The Great Man-Made River is a network of pipes that supplies water to the Sahara Desert in Libya, from the Nubian Sandstone Aquifer System fossil aquifer.

It is the world's largest irrigation project.

According to its website, it is the largest underground network of pipes (2820 km) and aqueducts in the world. It consists of more than 1,300 wells, most more than 500 m deep, and supplies 6,500,000 m3 of fresh water per day to the cities of Tripoli, Benghazi, Sirte and elsewhere. The Libyan Leader Muammar Gaddafi described it as the "Eighth Wonder of the World."
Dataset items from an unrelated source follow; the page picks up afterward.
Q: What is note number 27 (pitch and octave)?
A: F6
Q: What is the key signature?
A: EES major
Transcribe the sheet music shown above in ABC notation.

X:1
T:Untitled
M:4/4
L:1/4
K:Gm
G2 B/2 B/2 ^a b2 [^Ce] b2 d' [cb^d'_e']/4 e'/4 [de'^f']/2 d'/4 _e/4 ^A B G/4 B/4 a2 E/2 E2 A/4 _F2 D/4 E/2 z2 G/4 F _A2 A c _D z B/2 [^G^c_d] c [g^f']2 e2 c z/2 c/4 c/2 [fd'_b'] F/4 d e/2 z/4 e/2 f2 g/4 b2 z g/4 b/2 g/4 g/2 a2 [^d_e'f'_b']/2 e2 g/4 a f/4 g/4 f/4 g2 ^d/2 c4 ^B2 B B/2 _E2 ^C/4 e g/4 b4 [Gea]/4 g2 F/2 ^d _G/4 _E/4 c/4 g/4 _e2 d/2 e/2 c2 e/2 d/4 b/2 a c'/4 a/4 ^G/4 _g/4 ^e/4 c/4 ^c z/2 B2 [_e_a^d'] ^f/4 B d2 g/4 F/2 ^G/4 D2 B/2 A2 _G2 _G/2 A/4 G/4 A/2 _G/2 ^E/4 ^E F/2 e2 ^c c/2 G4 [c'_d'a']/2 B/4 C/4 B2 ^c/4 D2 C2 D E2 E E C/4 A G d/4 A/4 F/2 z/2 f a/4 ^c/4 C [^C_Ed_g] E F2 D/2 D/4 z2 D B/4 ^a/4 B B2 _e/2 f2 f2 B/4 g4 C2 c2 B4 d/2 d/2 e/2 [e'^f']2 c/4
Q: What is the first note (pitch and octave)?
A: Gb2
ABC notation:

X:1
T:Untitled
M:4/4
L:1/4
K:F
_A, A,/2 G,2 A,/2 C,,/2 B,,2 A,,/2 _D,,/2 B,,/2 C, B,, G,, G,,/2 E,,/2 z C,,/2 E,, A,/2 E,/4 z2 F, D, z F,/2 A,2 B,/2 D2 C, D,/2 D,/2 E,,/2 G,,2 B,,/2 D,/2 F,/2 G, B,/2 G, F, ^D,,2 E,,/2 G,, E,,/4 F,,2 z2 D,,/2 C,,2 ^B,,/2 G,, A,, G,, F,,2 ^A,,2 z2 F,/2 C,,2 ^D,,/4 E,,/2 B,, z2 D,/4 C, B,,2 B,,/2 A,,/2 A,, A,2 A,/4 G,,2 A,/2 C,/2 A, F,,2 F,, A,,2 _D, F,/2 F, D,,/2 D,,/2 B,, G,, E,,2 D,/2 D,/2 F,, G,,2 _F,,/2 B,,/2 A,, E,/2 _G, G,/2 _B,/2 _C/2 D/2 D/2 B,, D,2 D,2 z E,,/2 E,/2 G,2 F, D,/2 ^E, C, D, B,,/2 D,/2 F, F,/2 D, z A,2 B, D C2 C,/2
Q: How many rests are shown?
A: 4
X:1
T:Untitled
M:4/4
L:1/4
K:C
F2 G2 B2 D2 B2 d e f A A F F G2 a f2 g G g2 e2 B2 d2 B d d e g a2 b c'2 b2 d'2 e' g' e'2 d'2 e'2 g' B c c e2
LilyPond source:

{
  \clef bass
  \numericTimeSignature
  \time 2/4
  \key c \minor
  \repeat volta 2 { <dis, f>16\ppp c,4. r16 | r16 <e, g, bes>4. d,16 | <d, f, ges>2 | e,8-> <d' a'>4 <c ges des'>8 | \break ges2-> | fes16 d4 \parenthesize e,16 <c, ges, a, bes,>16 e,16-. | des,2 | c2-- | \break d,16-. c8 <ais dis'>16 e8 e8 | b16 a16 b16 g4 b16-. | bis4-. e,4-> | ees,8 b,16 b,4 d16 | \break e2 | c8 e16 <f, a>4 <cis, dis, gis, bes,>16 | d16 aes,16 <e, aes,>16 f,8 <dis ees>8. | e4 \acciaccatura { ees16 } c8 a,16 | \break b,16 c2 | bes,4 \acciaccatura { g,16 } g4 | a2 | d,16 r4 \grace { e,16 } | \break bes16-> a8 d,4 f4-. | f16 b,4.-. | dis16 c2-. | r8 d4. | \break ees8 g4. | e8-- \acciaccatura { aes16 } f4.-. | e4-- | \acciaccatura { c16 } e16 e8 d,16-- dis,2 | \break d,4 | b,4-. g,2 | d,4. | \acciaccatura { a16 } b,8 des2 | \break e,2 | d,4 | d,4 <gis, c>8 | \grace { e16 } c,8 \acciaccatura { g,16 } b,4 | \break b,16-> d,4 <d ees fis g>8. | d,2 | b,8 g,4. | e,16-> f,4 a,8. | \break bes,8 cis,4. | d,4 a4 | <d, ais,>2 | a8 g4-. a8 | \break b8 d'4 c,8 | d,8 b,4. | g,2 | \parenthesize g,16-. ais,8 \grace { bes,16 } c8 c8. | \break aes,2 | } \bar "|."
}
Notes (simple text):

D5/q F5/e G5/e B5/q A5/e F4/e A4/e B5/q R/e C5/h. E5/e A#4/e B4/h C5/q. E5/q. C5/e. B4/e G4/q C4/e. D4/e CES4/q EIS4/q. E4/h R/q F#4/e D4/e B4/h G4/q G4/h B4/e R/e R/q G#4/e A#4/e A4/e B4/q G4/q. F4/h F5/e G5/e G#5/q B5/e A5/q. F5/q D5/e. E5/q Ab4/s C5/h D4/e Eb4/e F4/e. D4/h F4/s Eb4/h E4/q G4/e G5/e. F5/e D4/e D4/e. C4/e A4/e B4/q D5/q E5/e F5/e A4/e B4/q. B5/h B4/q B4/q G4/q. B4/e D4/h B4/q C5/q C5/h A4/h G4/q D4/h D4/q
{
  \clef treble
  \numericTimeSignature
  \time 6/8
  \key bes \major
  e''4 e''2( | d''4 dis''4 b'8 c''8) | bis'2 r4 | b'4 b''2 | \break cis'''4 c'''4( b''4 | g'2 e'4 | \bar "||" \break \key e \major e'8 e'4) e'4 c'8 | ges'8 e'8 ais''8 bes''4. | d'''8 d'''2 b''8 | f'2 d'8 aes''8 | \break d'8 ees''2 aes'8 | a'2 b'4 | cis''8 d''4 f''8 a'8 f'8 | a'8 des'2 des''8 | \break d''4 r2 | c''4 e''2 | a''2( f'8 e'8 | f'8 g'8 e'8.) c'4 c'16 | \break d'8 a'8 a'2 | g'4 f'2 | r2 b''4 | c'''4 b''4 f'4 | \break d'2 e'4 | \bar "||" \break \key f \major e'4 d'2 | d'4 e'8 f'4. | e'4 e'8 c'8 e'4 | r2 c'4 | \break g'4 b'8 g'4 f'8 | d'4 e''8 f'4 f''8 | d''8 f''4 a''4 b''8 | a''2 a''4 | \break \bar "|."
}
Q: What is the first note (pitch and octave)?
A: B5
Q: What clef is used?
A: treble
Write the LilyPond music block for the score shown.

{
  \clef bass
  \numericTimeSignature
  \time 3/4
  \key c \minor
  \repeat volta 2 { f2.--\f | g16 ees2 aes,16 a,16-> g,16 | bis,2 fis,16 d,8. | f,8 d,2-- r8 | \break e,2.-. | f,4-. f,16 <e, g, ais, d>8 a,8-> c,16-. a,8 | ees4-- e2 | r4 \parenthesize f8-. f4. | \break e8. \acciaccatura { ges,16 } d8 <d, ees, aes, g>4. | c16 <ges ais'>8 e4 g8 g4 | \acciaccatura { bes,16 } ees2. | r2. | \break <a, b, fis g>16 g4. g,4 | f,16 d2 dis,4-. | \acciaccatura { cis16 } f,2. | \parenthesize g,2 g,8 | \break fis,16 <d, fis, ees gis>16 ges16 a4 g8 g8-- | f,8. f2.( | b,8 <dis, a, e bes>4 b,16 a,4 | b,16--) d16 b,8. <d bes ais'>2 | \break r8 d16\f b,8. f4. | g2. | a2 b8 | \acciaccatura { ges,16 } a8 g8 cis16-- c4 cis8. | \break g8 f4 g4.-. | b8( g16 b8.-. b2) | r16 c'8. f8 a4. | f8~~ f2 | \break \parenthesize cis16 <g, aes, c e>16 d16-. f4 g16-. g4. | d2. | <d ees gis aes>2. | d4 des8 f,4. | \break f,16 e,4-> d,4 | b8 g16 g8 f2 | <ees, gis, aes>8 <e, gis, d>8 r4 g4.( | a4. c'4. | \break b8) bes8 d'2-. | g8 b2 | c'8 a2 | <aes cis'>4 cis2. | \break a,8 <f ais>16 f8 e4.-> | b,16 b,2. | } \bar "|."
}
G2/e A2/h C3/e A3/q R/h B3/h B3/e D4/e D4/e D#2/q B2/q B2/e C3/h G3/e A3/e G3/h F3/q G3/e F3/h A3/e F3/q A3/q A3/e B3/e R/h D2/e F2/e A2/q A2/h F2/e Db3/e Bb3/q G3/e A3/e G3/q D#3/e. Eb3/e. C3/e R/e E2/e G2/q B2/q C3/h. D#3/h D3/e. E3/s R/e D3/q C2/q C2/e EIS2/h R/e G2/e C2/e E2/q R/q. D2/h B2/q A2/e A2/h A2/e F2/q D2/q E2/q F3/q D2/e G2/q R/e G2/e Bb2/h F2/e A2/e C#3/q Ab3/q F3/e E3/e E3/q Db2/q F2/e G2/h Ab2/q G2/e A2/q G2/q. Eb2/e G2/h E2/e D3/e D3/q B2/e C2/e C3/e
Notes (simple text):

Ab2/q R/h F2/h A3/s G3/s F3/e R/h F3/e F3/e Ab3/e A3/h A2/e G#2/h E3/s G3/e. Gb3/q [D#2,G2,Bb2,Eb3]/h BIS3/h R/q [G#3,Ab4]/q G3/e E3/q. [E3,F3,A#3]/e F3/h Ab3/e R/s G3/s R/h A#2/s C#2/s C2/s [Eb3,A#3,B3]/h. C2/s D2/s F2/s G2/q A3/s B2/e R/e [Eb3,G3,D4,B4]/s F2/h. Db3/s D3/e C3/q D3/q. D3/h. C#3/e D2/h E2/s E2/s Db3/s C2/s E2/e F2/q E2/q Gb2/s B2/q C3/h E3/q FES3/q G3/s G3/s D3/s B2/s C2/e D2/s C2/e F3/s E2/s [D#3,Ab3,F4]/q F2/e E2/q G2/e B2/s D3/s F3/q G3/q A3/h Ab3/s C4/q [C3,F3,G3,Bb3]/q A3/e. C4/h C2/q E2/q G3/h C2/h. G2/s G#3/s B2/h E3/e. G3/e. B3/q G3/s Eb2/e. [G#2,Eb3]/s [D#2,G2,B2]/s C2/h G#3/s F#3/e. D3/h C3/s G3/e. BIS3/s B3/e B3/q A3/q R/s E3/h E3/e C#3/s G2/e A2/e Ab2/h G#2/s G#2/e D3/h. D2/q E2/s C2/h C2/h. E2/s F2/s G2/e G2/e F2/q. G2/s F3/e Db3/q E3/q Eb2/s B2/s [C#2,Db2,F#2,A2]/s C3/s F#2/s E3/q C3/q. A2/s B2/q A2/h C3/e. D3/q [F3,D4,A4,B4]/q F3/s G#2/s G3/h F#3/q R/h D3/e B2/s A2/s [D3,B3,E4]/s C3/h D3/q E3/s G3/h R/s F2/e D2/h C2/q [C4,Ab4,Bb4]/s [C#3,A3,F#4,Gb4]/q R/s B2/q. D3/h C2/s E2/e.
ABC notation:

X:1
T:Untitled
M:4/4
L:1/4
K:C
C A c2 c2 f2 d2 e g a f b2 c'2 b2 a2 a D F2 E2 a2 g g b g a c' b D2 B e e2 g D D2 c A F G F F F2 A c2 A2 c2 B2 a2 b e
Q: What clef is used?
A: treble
In 1953, efforts to find oil in southern Libya led to the discovery of large quantities of fresh water underground. The Great Man-made River Project (GMRP) was conceived in the late 1960s and work on the project began in 1984. The project's construction was divided into five phases. The first phase required 85 million m³ of excavation and was inaugurated on 28 August 1991. The second phase (dubbed First water to Tripoli) was inaugurated on 1 September 1996.

The project is owned by the Great Man-Made River Project Authority and was funded by the Gaddafi government. Brown & Root and Price Brothers were responsible for the original design, and the primary contractor for the first phases was Dong Ah Consortium and the present main contractor is Al Nahr Company Ltd. This company was registered in England and Wales as a foreign company FC017848 until 31 July 2003.

The imported goods from several countries worldwide (such as Italy, Spain, Germany, Japan, etc.) destined to the construction of the GMR arrived by sea via the entry port of Brega (Gulf of Sidra).

The total cost of the project is projected at more than US$25 billion.